Luciana Borio, who was the FDA’s acting chief scientist from 2015 to 2017, tweeted in response to the EUA, “I would like to see who at FDA’s [Medical Countermeasures Initiative] signed off on this EUA despite the total lack of scientific evidence that chloroquine/hydroxychloroquine are beneficial in the treatment of COVID-19. EUA is supposed to be issued when the evidence indicates that benefits outweigh the risks.”
U.S. Surgeon General Jerome Adams also told Fox News after a TV physician recommended the drug, “There’s the thing about those drugs: there is ‘may’ and there is ‘actually does.’ So, these may be promising, and we’d try to make them as available as possible to people across the country, but we have to verify through studies across the country that they actually work.”

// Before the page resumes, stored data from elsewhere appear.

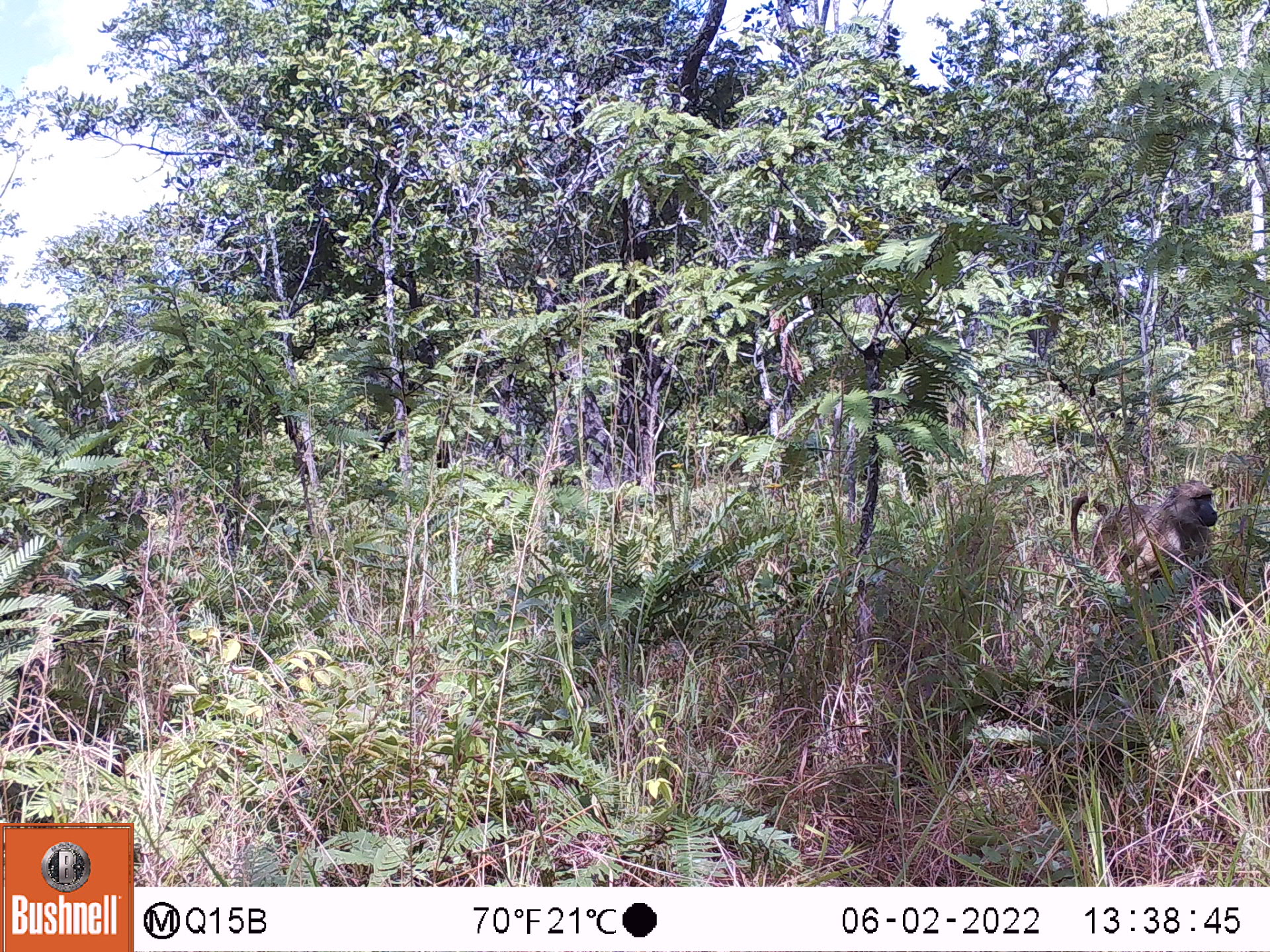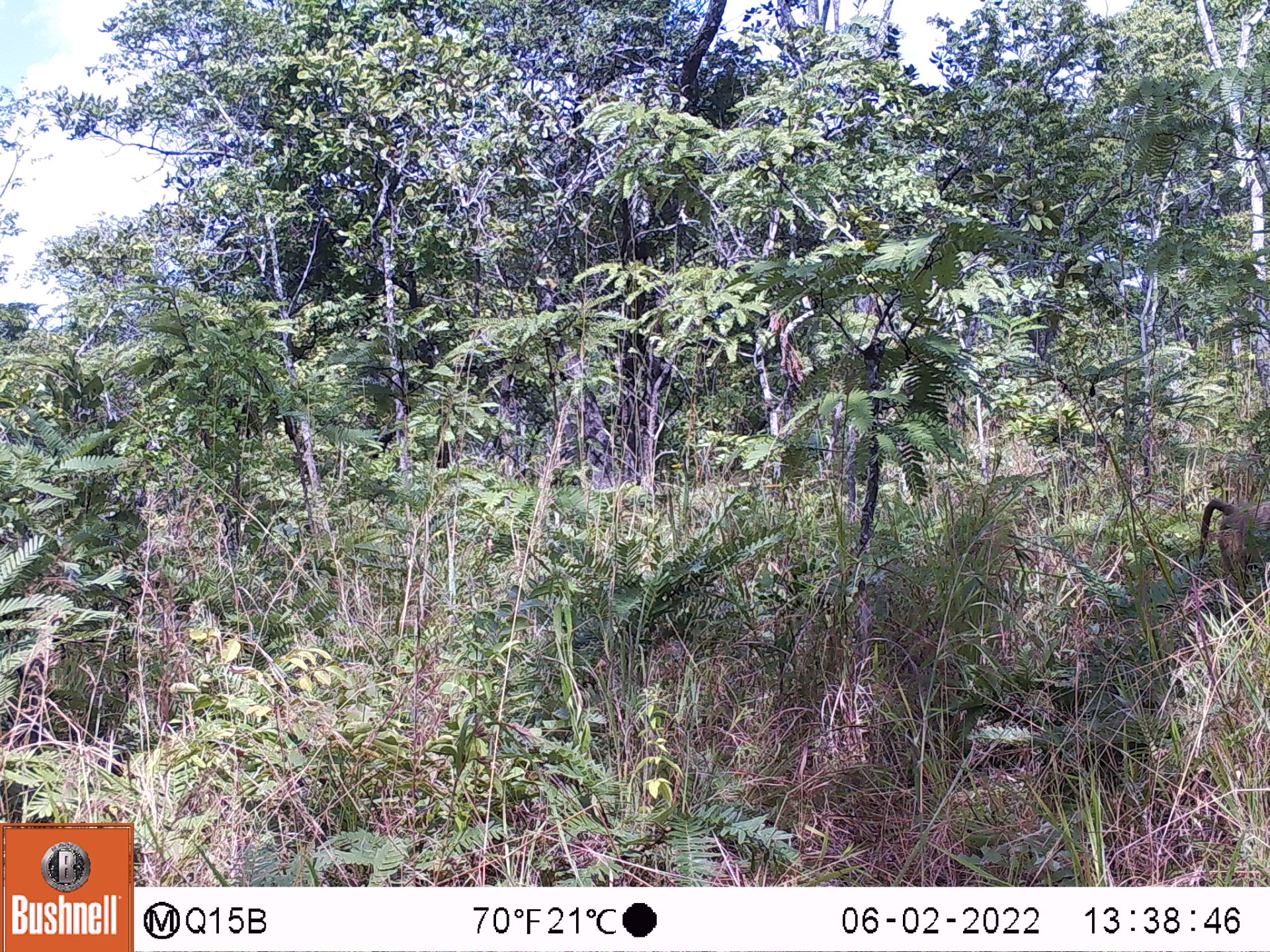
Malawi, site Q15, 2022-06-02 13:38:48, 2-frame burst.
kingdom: Animalia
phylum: Chordata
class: Mammalia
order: Primates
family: Cercopithecidae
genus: Papio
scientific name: Papio cynocephalus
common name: yellow baboon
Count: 1.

Despite the positive data in 40 coronavirus patients published in France, the French health ministry has warned against use of hydroxychloroquine for COVID-19. The company’s health minister, Olivier Veran, said it should only be used for “serious forms of hospitalization and on the collegial decision of doctors and under strict medical supervision.”
There have been reported cases of overdoses of these drugs recently from people taking it on their own. A man in Arizona died last week and his wife was in critical condition after taking chloroquine phosphate, an additive used to clean fish tanks.